◆ WHAT THE TASK REQUIRES
In the commentary below on the June 2009 jobs data, by how much did the average weekly paycheck fall, and to what amount?

Jobs Data Shows Nation Lurches Towards Deflation
Posted by Michael A. Kamperman on July 2, 2009
The U.S. lost another 467,000 jobs in June. The unemployment rate rose to 9.5%. While the headlines were bad enough, the devil was in the details. According to the U.S. Department of Labor statisticians, the number of people in the labor force shrank by 155,000 even though the population grew by an estimated 203,000. People are giving up looking for work. The number of people working for federal, state, and local governments shrank by 52,000. Tax revenues for state and local governments are falling. The State of California alone is trying to close a $27 billion projected budget shortfall for the new fiscal year that started yesterday with some combination of program cuts (jobs). The average work week went down to 33 hours per employee. For the first time in a long time average hourly earnings were unchanged from the previous month. The clincher is the average weekly paycheck fell by $1.85 to $611.49. Finally, the number of people unemployed 27 weeks or more rose by 433,000 to 4.4 million. To put that stat into English, well over half of the people that lost their job last November have been unable to find a job.
With weekly wages now beginning to fall the ability of people to pay back their debts is diminishing. And these are the people that still have a job. The natural reaction to working in an environment where you are uncertain about keeping your job, and you know there are no raises, is to save more and spend less. The natural reaction to being unemployed for more than 6 months is to lower your sights and to look for a position that pays less and is in a less desirable working environment. Real wages fell during the great depression and it was one of the main reasons the economy was never able to fully recover. The U.S. is now on the cusp of declining wages. If hourly earnings actually begin to decline along with the number of hours worked, then shaking off deflation will become extremely difficult.
There is an available solution. The Federal Reserve could print enough money to buy up almost all of the outstanding U.S. Treasuries. Additionally, the federal government could establish a “bad bank” and take all of the toxic real estate related securities off the books of the banks and replace them with a long term loan of freshly printed cash. The banks would then have time to pay off their problem assets and they would have cash to lend into the real economy. The federal government could also guarantee newly issued state municipal debt and new mortgage-backed and auto-backed securities. The U.S. does not have to suffer and see its economy slide into the abyss. But we will continue to sink until our leadership in Washington quits staring like a deer in the headlights at the economic crisis and gets moving.

◆ DATA PROVIDED
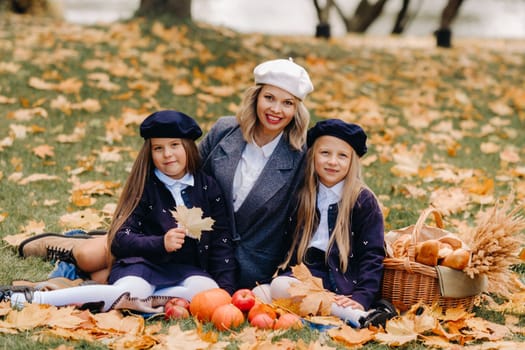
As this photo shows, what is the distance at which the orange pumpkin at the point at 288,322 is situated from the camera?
319cm

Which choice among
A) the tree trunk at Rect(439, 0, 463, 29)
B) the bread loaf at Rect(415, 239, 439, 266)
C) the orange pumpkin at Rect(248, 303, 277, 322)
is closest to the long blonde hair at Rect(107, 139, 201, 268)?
the orange pumpkin at Rect(248, 303, 277, 322)

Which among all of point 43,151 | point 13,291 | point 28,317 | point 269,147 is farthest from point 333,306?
point 43,151

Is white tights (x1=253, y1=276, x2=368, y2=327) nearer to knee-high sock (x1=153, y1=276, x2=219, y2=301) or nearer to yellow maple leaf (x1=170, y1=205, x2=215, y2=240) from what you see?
knee-high sock (x1=153, y1=276, x2=219, y2=301)

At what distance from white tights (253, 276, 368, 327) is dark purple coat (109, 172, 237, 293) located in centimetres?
19

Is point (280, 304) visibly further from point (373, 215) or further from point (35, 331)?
point (35, 331)

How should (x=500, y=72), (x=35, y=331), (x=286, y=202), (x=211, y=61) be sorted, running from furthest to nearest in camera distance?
(x=500, y=72), (x=211, y=61), (x=286, y=202), (x=35, y=331)

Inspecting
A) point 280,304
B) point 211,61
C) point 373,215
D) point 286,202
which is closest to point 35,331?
point 280,304

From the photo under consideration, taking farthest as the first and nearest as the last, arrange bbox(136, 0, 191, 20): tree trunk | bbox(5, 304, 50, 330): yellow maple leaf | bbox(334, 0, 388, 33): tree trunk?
bbox(334, 0, 388, 33): tree trunk
bbox(136, 0, 191, 20): tree trunk
bbox(5, 304, 50, 330): yellow maple leaf

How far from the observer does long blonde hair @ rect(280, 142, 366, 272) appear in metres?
3.59

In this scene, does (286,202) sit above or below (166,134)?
below

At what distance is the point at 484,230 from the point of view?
3.46 metres

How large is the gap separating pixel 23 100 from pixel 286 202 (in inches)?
162

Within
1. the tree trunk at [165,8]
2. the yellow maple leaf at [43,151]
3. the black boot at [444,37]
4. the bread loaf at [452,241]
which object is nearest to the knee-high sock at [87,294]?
the bread loaf at [452,241]

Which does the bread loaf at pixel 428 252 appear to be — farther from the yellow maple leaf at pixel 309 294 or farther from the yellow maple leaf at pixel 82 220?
the yellow maple leaf at pixel 82 220
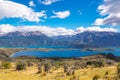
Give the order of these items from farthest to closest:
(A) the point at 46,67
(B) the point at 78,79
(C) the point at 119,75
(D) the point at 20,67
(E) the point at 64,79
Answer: (D) the point at 20,67
(A) the point at 46,67
(E) the point at 64,79
(B) the point at 78,79
(C) the point at 119,75

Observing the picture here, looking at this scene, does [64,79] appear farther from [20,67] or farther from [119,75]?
[20,67]

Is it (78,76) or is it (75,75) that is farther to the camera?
(75,75)

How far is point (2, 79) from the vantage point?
5300 centimetres

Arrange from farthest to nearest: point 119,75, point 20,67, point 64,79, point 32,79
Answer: point 20,67
point 32,79
point 64,79
point 119,75

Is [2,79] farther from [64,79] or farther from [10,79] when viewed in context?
[64,79]

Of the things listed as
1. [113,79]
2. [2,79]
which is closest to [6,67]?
[2,79]

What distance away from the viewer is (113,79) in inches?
1556

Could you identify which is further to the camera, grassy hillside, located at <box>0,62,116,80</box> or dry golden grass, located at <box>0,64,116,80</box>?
dry golden grass, located at <box>0,64,116,80</box>

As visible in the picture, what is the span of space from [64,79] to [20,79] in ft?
38.6

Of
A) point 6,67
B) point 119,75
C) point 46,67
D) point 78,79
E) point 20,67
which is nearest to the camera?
point 119,75

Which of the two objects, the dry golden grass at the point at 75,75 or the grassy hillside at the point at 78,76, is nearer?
the grassy hillside at the point at 78,76

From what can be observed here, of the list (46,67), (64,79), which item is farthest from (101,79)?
(46,67)

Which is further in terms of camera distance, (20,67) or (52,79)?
(20,67)

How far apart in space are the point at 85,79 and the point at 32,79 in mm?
14255
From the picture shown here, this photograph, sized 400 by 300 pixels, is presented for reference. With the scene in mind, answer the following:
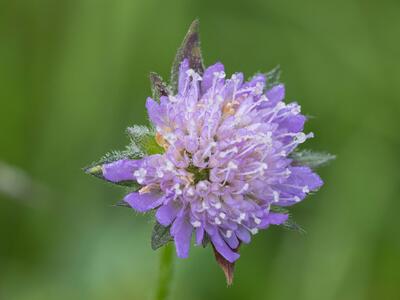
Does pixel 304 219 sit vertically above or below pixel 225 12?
below

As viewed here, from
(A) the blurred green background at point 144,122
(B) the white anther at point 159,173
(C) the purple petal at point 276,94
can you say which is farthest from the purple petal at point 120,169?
(A) the blurred green background at point 144,122

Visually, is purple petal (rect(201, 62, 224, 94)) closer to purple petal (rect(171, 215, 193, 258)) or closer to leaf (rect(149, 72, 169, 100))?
leaf (rect(149, 72, 169, 100))

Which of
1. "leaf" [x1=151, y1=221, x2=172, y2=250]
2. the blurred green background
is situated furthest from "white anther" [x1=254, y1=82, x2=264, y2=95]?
the blurred green background

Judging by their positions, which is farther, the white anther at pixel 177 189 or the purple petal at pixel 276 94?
the purple petal at pixel 276 94

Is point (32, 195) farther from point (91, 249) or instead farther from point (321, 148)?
point (321, 148)

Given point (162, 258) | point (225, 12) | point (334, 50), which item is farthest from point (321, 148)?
point (162, 258)

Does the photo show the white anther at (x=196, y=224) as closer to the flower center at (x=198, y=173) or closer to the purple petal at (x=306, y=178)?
the flower center at (x=198, y=173)
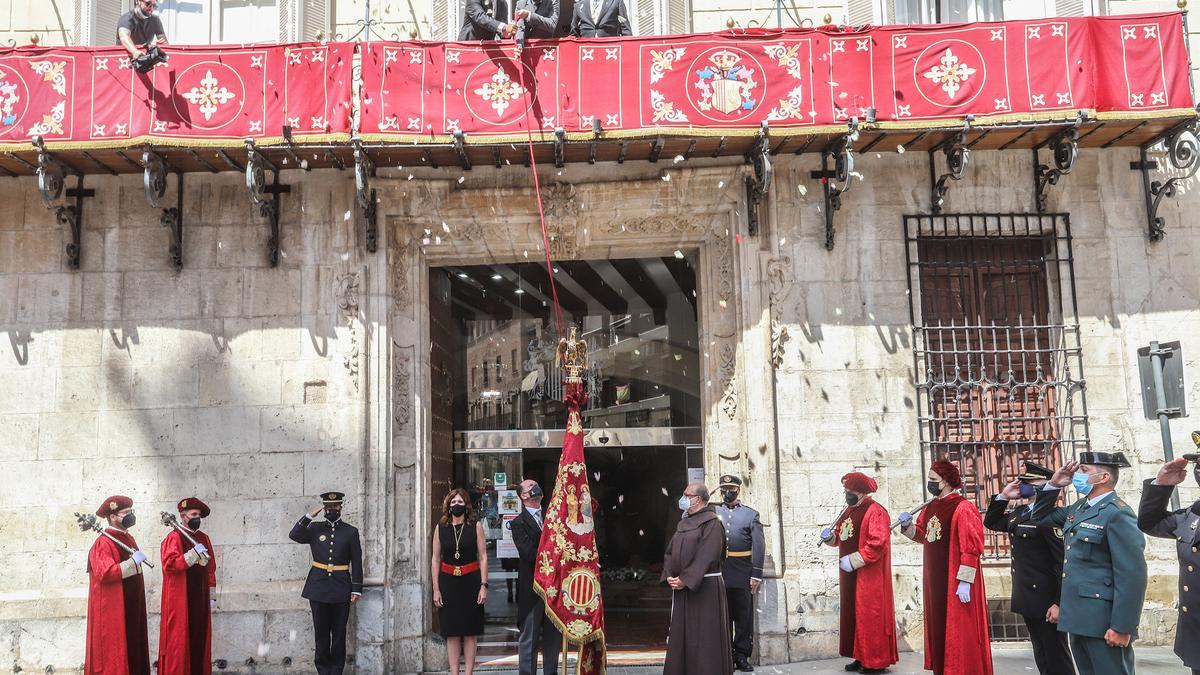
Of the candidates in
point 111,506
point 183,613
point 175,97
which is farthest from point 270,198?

◆ WRITTEN SOLUTION
It fell by $1.85, to $611.49.